Je pense qu’elle joue déjà un rôle mais il reste à voir comment. Elle doit certainement jouer un rôle dans les mouvements décoloniaux français. Je crois aussi qu’elle sera amenée à jouer un rôle plus important. Parce qu’ils mettent l’accent sur le fait que le racisme est un reste du colonialisme. Ils revendiquent que le racisme n’est pas un problème individuel et moral mais bien un problème structurel. La raison du racisme serait à chercher dans les structures matérielles. Il ne suffit pas de comprendre qui est raciste et qui ne l’est pas. Fanon rejette l’idée que les masses sont plus racistes que les élites, cela a peu de sens : il faut analyser si un pays est raciste ou ne l’est pas. Ils rejoignent aussi l’idée que la décolonisation va plus loin que la simple indépendance et doit s’effectuer autant dans les anciennes colonies que les anciennes métropoles. De plus, elle doit se faire pour les descendants d’ex-colonisateurs et pour les descendants d’ex-colonisés. Le processus doit être réciproque. C’est toute son idée de « décolonisation des esprits » qui reste à faire et à clarifier. Il faut comprendre ce qu’est le phénomène de colonisation des esprits, pourquoi il perdure et se reproduit vers de nouvelles formes. Il faut rappeler que pour Fanon, cette colonisation des esprits ne perdure pas d’elle-même dans un imaginaire mais à cause de structures matérielles et politiques qui soutiennent certaines formes de domination. Par exemple, pour reprendre l’exemple du penseur dans Les Damnés de la Terre, la ségrégation spatiale dans les formes d’urbanisation et de division de l’espace public joue un rôle.

Quelle lecture font les études post-coloniales de Fanon ?

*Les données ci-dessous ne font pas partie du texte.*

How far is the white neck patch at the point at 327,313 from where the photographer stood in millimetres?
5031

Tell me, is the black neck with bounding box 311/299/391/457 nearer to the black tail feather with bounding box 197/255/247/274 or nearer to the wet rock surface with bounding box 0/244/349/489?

La grande réussite des études post-coloniales est d’avoir rétabli Fanon en tant que penseur et théoricien à part entière. En France, on voyait avant tout en lui un révolutionnaire, un homme d’action dont la pensée restait au second plan, ce qui rendait sa réappropriation plus compliquée et l’ancrait dans un passé colonial dépassé. Les études post-coloniales montrent comment Fanon utilisait des théories nées en Europe – notamment le marxisme – pour les distendre ou les traduire, afin de les rendre plus aptes à servir les peuples colonisés. Leurs défauts ont été semblable à ce qui a été fait en France, à savoir le décontextualiser. Ils ont aussi souvent perdu les sources intellectuelles sur lesquelles il travaillait. Mais depuis que la bibliothèque de Frantz Fanon et de sa femme ont été déposées au ministère de la culture algérien, il y a de plus en plus d’études dessus. Nous pouvons maintenant travailler librement sur ses sources, notamment les anglophones qui ont souvent manqué ce contexte intellectuel. Il y a eu un moment une lecture du psychiatre comme théoricien de l’identité. Mais je me suis toujours opposé à cette idée, car ce n’est pas son langage. Il réfléchit en termes de conscience de races et de classes mais jamais en termes d’identité. Il y a une troisième voie à creuser qui est de s’inspirer de ce qu’ont fait les études post-coloniales et de le remettre dans son contexte historique et politique. On ne peut pas juste voir en lui un penseur du multiculturalisme. Ce n’est pas ce qu’il était. Il voulait plus une rupture avec l’Europe mais qui serait dans un deuxième temps une condition de l’ouverture à l’autre.